WHAT YOU NEED TO DO: Turn each line of the rows below into a string in a single JSON list, one string per line, skipping blank lines. Leave the pictures out.

DATA TO USE:
* START *

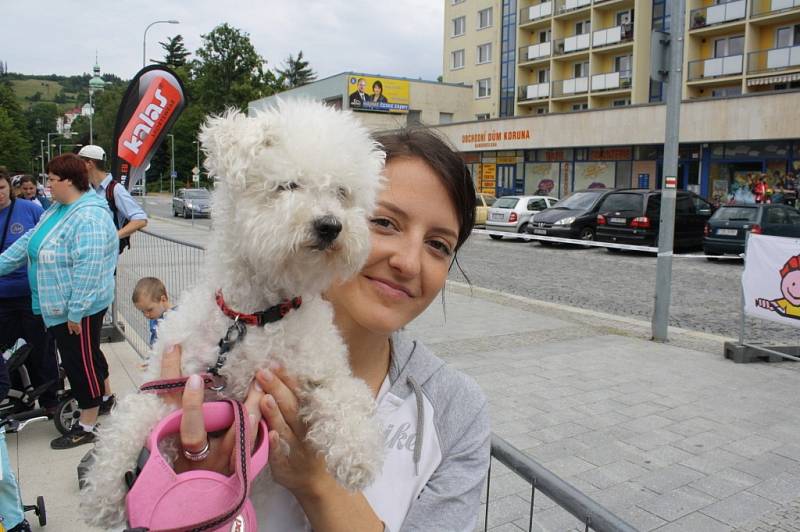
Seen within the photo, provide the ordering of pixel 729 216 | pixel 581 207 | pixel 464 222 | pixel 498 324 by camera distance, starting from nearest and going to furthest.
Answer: pixel 464 222
pixel 498 324
pixel 729 216
pixel 581 207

* END *

COMPLETED EXERCISE:
[
  "Seen within the photo, provide the ordering of pixel 729 216 | pixel 581 207 | pixel 464 222 | pixel 498 324 by camera distance, starting from nearest and going to furthest.",
  "Answer: pixel 464 222",
  "pixel 498 324",
  "pixel 729 216",
  "pixel 581 207"
]